Task statement> Write out only the lines running from the one that contains "Taking the photograph" to the end of the material, both ends included.

Data rows>
⁂
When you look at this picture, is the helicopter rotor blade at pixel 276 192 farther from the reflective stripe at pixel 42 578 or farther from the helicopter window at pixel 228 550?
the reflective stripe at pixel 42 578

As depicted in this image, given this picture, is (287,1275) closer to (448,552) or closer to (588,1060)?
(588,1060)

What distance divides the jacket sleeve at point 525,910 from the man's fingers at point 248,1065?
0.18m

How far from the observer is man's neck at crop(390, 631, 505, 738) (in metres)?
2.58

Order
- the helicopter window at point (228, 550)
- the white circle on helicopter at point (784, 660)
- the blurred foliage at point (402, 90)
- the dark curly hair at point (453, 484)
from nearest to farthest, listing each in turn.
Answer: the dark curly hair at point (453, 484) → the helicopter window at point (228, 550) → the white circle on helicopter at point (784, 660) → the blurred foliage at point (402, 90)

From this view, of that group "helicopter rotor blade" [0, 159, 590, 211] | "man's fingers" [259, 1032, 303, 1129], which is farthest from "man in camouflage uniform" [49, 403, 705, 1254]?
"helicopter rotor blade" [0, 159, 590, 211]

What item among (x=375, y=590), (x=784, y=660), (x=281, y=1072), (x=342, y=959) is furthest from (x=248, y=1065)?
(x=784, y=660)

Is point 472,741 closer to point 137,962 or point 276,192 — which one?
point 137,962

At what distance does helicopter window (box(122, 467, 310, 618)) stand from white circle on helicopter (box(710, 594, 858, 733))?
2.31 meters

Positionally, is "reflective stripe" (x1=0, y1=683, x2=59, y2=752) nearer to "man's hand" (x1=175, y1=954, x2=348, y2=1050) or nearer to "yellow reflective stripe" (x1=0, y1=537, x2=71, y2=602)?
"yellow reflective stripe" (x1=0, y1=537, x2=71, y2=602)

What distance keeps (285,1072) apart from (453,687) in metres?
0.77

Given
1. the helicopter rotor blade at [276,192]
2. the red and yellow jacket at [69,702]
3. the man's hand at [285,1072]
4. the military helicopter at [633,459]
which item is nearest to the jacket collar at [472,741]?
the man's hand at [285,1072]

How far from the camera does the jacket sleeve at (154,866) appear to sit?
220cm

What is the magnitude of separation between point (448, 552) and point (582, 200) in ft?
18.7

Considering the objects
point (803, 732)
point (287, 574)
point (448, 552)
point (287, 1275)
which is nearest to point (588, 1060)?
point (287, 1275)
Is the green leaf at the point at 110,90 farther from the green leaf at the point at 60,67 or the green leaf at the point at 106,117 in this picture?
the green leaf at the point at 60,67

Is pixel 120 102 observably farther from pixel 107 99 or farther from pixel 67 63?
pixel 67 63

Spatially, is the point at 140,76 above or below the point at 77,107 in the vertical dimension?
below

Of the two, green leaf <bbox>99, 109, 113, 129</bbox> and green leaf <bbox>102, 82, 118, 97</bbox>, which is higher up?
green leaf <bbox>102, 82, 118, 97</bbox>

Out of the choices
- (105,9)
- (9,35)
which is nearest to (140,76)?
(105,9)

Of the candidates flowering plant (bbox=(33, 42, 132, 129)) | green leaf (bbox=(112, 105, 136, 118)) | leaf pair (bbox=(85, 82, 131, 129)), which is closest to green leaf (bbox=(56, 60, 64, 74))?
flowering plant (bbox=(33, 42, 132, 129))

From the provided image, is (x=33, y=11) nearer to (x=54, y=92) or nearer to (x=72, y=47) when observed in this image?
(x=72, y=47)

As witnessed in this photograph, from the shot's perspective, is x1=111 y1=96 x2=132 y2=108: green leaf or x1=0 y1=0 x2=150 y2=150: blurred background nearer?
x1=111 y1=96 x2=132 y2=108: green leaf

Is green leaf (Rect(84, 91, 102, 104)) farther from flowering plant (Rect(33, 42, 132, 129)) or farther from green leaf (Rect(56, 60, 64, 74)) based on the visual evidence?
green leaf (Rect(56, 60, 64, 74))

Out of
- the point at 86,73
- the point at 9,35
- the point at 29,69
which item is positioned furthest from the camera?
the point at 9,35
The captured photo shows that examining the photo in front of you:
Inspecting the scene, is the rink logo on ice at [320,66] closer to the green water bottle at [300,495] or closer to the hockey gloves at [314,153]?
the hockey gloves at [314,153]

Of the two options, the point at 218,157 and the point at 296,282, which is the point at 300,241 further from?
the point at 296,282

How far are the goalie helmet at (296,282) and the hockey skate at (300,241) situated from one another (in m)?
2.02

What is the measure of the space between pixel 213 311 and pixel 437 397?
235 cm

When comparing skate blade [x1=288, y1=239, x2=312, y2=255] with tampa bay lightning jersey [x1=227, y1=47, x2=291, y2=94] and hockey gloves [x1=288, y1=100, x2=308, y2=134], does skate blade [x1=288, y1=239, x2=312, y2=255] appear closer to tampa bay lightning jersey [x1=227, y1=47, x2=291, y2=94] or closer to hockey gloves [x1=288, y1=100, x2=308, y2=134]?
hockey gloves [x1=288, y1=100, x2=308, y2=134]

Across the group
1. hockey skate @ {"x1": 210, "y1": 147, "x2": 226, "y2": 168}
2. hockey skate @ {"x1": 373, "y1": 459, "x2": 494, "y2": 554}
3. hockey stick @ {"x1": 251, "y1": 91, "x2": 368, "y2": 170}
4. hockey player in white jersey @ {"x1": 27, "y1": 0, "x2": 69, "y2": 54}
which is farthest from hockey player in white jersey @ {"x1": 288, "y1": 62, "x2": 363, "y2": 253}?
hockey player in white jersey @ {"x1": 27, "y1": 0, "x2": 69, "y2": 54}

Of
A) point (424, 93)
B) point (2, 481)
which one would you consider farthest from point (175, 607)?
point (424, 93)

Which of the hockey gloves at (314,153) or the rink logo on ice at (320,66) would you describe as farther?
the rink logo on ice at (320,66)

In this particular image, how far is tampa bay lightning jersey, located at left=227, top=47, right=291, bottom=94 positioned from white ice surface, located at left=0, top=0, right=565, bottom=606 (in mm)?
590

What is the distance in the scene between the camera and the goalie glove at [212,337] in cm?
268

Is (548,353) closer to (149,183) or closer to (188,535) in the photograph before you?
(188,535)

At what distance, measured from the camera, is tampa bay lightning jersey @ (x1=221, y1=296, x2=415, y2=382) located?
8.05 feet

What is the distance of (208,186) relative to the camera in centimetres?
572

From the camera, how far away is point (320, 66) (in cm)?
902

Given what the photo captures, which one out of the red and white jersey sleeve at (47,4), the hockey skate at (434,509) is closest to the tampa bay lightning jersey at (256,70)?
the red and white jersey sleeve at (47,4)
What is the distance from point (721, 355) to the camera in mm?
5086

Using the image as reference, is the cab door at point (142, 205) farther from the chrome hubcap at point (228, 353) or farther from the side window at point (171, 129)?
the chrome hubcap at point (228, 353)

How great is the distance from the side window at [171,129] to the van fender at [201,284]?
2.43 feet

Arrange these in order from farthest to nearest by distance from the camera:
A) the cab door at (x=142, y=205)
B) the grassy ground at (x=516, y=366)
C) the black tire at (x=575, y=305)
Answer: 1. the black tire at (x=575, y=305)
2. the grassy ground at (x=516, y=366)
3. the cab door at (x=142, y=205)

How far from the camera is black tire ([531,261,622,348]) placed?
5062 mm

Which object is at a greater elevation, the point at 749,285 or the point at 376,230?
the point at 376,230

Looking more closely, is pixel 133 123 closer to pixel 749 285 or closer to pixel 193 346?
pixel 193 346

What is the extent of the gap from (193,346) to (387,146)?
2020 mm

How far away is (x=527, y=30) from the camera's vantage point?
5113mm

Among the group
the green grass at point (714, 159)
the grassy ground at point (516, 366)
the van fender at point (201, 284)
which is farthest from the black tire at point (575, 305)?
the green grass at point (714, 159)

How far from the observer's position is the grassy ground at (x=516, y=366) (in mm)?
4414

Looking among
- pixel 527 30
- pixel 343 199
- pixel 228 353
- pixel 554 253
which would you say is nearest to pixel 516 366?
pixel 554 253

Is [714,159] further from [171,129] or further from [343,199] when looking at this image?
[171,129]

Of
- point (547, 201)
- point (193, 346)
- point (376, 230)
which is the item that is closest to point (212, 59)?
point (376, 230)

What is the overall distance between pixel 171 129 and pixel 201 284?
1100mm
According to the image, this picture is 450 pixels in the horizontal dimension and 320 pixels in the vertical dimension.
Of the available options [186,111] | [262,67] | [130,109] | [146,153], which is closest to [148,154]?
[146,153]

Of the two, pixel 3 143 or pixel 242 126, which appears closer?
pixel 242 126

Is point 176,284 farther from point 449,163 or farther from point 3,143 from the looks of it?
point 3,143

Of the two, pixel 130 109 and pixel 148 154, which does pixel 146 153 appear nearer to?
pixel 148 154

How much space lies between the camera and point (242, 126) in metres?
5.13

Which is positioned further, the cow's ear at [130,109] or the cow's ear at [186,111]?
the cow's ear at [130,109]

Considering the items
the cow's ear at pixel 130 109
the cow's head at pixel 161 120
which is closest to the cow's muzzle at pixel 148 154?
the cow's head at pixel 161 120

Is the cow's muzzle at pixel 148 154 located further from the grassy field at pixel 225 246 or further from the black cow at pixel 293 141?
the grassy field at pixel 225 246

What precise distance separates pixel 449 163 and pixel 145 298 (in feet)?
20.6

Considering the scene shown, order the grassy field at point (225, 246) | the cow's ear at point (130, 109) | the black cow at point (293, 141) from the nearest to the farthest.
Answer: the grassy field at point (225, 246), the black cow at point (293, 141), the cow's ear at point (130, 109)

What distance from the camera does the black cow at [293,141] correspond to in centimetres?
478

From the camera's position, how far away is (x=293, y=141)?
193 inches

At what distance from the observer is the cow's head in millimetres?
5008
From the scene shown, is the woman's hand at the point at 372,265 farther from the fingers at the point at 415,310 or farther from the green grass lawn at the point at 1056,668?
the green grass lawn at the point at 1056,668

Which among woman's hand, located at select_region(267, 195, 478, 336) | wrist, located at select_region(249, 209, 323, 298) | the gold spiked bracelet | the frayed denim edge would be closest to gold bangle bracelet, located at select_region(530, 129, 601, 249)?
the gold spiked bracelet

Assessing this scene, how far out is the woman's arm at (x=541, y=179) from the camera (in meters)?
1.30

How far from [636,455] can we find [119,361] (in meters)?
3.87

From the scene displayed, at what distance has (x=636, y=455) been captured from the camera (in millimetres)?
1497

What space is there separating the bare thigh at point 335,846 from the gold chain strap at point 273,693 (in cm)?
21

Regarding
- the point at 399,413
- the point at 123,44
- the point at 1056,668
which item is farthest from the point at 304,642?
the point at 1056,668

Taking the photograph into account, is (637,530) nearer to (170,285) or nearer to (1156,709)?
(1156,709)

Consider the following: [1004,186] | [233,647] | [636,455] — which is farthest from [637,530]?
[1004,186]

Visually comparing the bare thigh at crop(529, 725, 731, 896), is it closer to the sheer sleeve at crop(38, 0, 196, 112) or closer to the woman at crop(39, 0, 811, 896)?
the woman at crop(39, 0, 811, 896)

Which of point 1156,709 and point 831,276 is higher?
⁂
Answer to the task>
Taking the photograph into account, is (637,530) nearer to (170,285) or nearer to (1156,709)?
(1156,709)

Consider the following: [1004,186] | [233,647] | [636,455] — which is farthest from [637,530]?
[1004,186]

Visually comparing the bare thigh at crop(529, 725, 731, 896), is it closer to the sheer sleeve at crop(38, 0, 196, 112) or closer to the woman at crop(39, 0, 811, 896)?
the woman at crop(39, 0, 811, 896)

Which of point 1156,709 and point 831,276 is higher?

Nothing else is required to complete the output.